### EXERCISE REQUIREMENTS
1. According to the research report, data has been collected from how many GitHub repositories?
2. Output the passage of the research report that begins at the words "-Information need of" and stops after "was originally planned.", copied word for word.

:: EXTRACT PROVIDED ::

2023 Fiscal Year Research-status Report
Towards Efficient Code Review: Automatic Recommendation of Needed Information
Project/Area Number |
23K16864
|
Research Institution | Kyushu University |
Principal Investigator |
王 棟 九州大学, システム情報科学研究院, 助教 (30965075)
|
Project Period (FY) |
2023-04-01 – 2025-03-31
|
Keywords | Code Review / Information Need |
Outline of Annual Research Achievements |
In FY2023, I established the research environment and began mining information from social coding platforms such as GitHub and OpenStack. As part of this, I have been investigating developers' activities across various development channels, including code review channels, GitHub Discussion and GitHub Issue. We have now collected data from over 10 million GitHub repositories and are ready for the next stage. Here is a summary of achieved publications.
-Information need of continuous integration. I have worked with international collaborators on an empirical study to understand the software waste resulting from the misuse of recheck command on continuous integration failures. -Information spread across various channels. Specifically, I conducted a study investigating developer activities on GitHub Discussion. The results suggested that, in addition to issues, many code reviews were mentioned or converted in the GitHub Discussion. -Other developer activities. Meanwhile, I focus on the developer communication through issues (i.e., use of visuals to report bugs) and code comments (i.e., self-admitted technique debt)
|
Current Status of Research Progress |
Current Status of Research Progress
2: Research has progressed on the whole more than it was originally planned.
Reason
So far, I have collected a large amount of data from open-source software ecosystems. This has resulted in several publications in top international journals and conferences.
These publications better complements the gap lying in information needs by developers during the code review process (such as continuous integration information, cross-channel knowledge).

:::
:: DATASET EXCERPTS ::

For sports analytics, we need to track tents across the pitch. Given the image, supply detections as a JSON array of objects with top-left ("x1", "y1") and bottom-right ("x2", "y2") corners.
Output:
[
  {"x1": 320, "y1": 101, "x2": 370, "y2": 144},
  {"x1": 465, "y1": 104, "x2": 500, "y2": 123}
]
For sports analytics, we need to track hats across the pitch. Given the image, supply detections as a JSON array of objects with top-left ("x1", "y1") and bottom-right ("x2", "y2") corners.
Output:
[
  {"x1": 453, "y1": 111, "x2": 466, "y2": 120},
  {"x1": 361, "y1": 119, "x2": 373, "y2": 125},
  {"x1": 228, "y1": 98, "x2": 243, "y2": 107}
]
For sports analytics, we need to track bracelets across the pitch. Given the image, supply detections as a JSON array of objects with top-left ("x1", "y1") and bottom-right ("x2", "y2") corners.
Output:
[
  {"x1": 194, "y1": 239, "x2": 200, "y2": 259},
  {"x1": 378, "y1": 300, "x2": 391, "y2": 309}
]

:::
:: DATASET EXCERPTS ::

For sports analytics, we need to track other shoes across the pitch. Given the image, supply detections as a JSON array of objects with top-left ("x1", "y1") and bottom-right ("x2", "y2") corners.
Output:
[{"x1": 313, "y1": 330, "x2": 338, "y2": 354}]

:::

### SET OF ANSWERS
1. Over 10 million GitHub repositories.

2.
-Information need of continuous integration. I have worked with international collaborators on an empirical study to understand the software waste resulting from the misuse of recheck command on continuous integration failures. -Information spread across various channels. Specifically, I conducted a study investigating developer activities on GitHub Discussion. The results suggested that, in addition to issues, many code reviews were mentioned or converted in the GitHub Discussion. -Other developer activities. Meanwhile, I focus on the developer communication through issues (i.e., use of visuals to report bugs) and code comments (i.e., self-admitted technique debt)
|
Current Status of Research Progress |
Current Status of Research Progress
2: Research has progressed on the whole more than it was originally planned.